Dobradinha

No dia 09/08/2009 (dia dos pais, naquele ano) eu fiz este escrito e remeti, por email, para alguns dos meus irmãos, achei interessante que um deles me telefonou e me perguntou se eu realmente havia feito a tal dobradinha. Eu disse que sim e ele me disse...
Me espera, estou indo almoçar com vocês...

                                                                   Célio e o Rodrigo no Mosqueiro 


"Há dias em que sinto saudades do Célio.Esta saudade vem me machucando terrivelmente. 
Gostaria tanto de poder estar com ele!
Já se vão quase vinte anos de saudades...
Acho a morte extremamente sem graça, é aquele impeditivo geral e irrestrito, que nos deixa sem jeito e sem modos com a vida.
Há coisa mais simples que querer ver o pai?...É que nem ver mãe!...E não existe “coisa” mais disponível que mãe? Claro que não existe...
A saudade, a saudade já foi pior...Já doeu, fez-me chorar, fez-me na época, inclusive, brigar com Deus.
É, ele mesmo!
Eu também já briguei com o Todo Poderoso.
E confesso que nem senti remorso, pois foi Ele que me fez assim: briguenta, questionadora, inquisidora e extremamente humana...
Afinal, era justamente naquela fase, que a minha compreensão o alcançava melhor e tê-lo comigo era muito prazeroso...
Já conversávamos como adultos que éramos e eu já podia lhe fazer alguns agrados, como cozinhar algo de que ele tanto gostava.
Conversávamos tanto sobre tudo e sempre ele me surpreendia com as suas observações atuais, visionárias, revolucionárias...
Meu pai tinha alma de passarinho, olhos que acariciavam, mãos pequenas e uma alma simples e generosa.
Está certo que ele era cardíaco, seu coração já estava muito machucado e há 76 anos, batia sem parar.
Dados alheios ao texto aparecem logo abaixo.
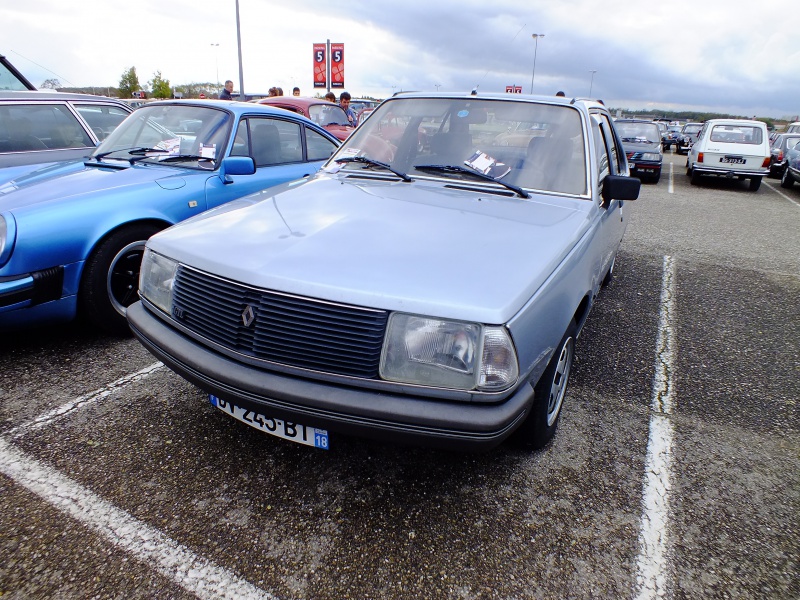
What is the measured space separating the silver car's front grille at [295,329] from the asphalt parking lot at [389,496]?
0.70m

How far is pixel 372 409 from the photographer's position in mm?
1757

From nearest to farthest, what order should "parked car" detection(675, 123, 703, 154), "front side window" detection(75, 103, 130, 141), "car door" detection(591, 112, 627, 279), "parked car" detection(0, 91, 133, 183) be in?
"car door" detection(591, 112, 627, 279) < "parked car" detection(0, 91, 133, 183) < "front side window" detection(75, 103, 130, 141) < "parked car" detection(675, 123, 703, 154)

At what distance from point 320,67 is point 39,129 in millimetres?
22570

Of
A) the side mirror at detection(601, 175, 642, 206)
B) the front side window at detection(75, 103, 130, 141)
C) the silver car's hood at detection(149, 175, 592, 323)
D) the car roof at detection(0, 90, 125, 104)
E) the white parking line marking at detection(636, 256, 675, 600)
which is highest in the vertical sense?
the car roof at detection(0, 90, 125, 104)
Mas quem disse que filho acredita que pai morre?
E por que “Eu” deveria acreditar?
E ainda me conformar?...
Por isso, briguei com Ele! Muitos foram os avisos que Ele me mandou.
Mas todas as vezes que o Célio ia para o hospital, ele voltava pra nós, pra nossa casa.
Lembro-me que já no fim, eu cheguei perto dele, peguei a sua mão e disse:
-Célio, vamos rezar um Pai Nosso...
Ele apertou a minha mão nas dele, olhou nos meus olhos e disse:
-Sérginha, tu precisas, minha filha, acreditar que eu vou morrer!...
Eu chorei!...
O Célio partiu suave. Calmamente adentrou na eternidade!...
E eu ainda estou aqui, brigando com esta saudade, e passar mais um dia dos pais sem ele, continua sendo doloroso...
Mas a convivência, por muitos anos, com a saudade e a ausência, já me ensinou o que fazer pra acalmar o meu coração, busco as lembranças boas, do pai maravilhoso que Deus me deu.
-É, já fiz as pazes com Ele... A Nathália orquestrou a nossa reconciliação...
E desde ontem, estou eu aqui nesta cozinha, buscando-o.
E entre um tempero e outro eu sorrio e choro, ante a sua lembrança ainda vívida na minha memória.
E enquanto relembro as nossas vidas, remexendo na saudade, vou preparando a dobradinha do jeito que ele tanto gostava, bem macia com pedaços pequenos de batata e algumas azeitonas inteiras, tudo entremeado com pedacinhos de um bom chouriço do Paraná, mergulhados num caldo grosso de mocotó.
Tudo feito com muito carinho. Coisas de amor antigo e saudade maior...
Desculpem amigos, mas não me convidem pra almoçar, hoje!
Vou almoçar com o Célio!...
E juntos, vamos brindar a vida que é eterna e constante, com uma boa taça de vinho."